Oct 21 Stuart Singleton-White

When the government dithers business leads.

Posted by: Stuart Singleton-White
Tagged in: Sustainability , Politics , osborne , Climate , Business

Today sees another report confirming a rise in global mean surface temperatures.  It is yet another report completely unable to disprove the impact that humans are having on that temperature rise (natural fluctuations accepted).  Yet our government dithers. Worse, the recent speech by George Osborne, addressing the Tory faithful, and the subsequent about face by his junior energy ministers, shows that not only are elements of this Coalition Government beginning to see the need to take action as being too expense, many are now openly hostile to any action on climate change and the requisite planned transition to a low carbon economy that must follow.  Ideology trumping evidence once more.

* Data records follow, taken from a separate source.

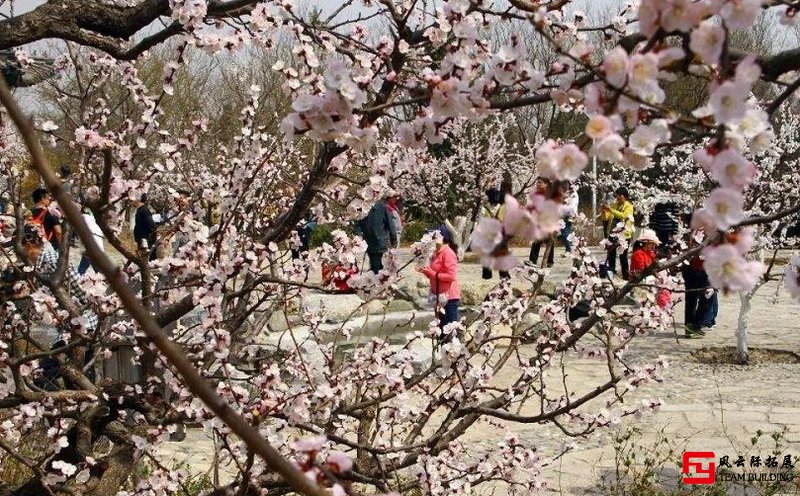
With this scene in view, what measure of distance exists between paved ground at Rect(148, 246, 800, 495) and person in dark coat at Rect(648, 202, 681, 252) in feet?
10.1

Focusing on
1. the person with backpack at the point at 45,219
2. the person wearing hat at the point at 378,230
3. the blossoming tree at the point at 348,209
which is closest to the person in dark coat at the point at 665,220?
the person wearing hat at the point at 378,230

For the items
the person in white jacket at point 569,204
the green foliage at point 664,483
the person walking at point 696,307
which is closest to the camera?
the person in white jacket at point 569,204

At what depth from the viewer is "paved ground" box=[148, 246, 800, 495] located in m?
5.65

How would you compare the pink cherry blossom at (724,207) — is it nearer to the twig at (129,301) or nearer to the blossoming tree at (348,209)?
the blossoming tree at (348,209)

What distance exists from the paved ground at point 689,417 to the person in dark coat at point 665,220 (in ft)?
10.1

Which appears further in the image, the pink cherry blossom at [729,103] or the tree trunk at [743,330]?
the tree trunk at [743,330]

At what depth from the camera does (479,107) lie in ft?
5.81

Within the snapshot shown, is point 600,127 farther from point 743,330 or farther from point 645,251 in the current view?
point 645,251

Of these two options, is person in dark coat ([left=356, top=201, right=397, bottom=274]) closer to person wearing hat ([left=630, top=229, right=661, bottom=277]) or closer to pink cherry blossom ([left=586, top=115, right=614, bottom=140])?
person wearing hat ([left=630, top=229, right=661, bottom=277])

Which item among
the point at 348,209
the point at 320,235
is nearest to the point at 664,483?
the point at 348,209

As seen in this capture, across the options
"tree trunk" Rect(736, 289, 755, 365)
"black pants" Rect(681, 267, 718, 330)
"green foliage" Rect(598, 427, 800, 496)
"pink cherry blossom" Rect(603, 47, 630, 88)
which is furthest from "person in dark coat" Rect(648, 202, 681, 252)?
"pink cherry blossom" Rect(603, 47, 630, 88)

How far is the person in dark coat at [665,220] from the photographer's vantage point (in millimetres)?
12625

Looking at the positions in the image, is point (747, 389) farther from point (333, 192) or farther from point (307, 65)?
point (307, 65)

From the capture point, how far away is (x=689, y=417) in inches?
260
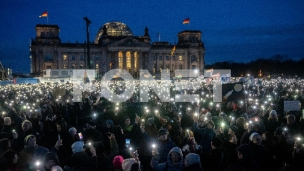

This week that dithering has continued.  We have been subjected to a spate of confusing announcements from the Department of Energy and Climate Change (DECC).  The announcement of the cancellation of the only remaining carbon capture and storage (CCS) project, and a curates egg of an announcement on renewable subsidies – ripping the heart out of the emerging solar industry (thus threatening thousands of local jobs), while maintaining support for marine renewables, being two such examples.  And then we have the rumoured forth coming cuts in the Feed in Tariffs programme dealing a further blow to our solar industry.   Feed in Tariffs have simply been too popular and the Treasury doesn’t like them.  Of course we know that much of this dithering isn’t dithering at all.  It’s throwing a sop to the right wing media and Tory backbenchers who have focused on green taxes as being the cause of our high fuel bills.  Another myth and another example of ideology trumping evidence.

Fortunately business isn’t fooled by such irresponsible gimmicks and political posturing.  They know that climate change is a real issue.  An issue that isn’t for tomorrow but must be addressed today.  They are showing the type of leadership, in both policy and practice, that is so lacking from our political leaders.  Here are just three examples.

With only six weeks before the UN circus arrives in Durban, South Africa, for the next round of climate talks, the 2C Challenge has issued a communiqué signed by more than 200 of the world’s leading businesses.  The communiqué “calls on governments to break the deadlock in the international climate change negotiations and take the necessary action at a national level.” Are you listening Messrs’ Cameron, Osborne and Clegg?  Many of those companies are taking real and practical steps to reduce their own carbon emissions and footprint.

But it is not only large businesses that are showing leadership.  Many of our medium and small businesses are also working hard, and frankly need more government support.

The Commercial Group is leading the way is sustainability.  Through many innovative programmes, involving its entire staff and many of its customers, it has achieved some remarkable results. While seeing a 41 per cent growth in business it has reduced its operating carbon by 75 per cent and the waste it sends to landfill by 93 per cent.

Reading Transport, running buses in and around Reading, now has hybrid buses making up a third of its fleet.  This is delivering a 40 per cent reduction in carbon emission for each hybrid bus they have running on Reading’s roads.  These are new high quality buses providing things like free wifi, more leg room and a smoother ride.  Not surprising then to see their passenger numbers rising, even in these difficult economic times.

Perhaps if government is as pro-business as it claims, it should ditch its rhetoric about cutting regulation and start understanding that strong leadership on climate change and clear incentives to move to a low carbon business model is what is needed.